AIM OF THE TASK = The output should be limited to the line holding "Some title | 04" and the lines after it through the end of the entries, each restated exactly.

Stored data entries
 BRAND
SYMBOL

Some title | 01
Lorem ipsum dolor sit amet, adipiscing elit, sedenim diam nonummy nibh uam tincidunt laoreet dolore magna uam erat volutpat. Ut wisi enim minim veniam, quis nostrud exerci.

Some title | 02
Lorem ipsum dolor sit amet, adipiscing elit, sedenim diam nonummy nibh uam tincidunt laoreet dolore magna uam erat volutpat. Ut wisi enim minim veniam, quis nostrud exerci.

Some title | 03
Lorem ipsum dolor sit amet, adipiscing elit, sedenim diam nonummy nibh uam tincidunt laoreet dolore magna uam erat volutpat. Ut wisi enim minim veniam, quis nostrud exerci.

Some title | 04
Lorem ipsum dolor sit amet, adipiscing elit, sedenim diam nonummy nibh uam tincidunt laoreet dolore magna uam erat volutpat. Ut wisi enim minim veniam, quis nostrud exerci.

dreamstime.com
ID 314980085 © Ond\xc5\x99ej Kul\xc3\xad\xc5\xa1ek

SOLUTION =
Some title | 04
Lorem ipsum dolor sit amet, adipiscing elit, sedenim diam nonummy nibh uam tincidunt laoreet dolore magna uam erat volutpat. Ut wisi enim minim veniam, quis nostrud exerci.

dreamstime.com
ID 314980085 © Ond\xc5\x99ej Kul\xc3\xad\xc5\xa1ek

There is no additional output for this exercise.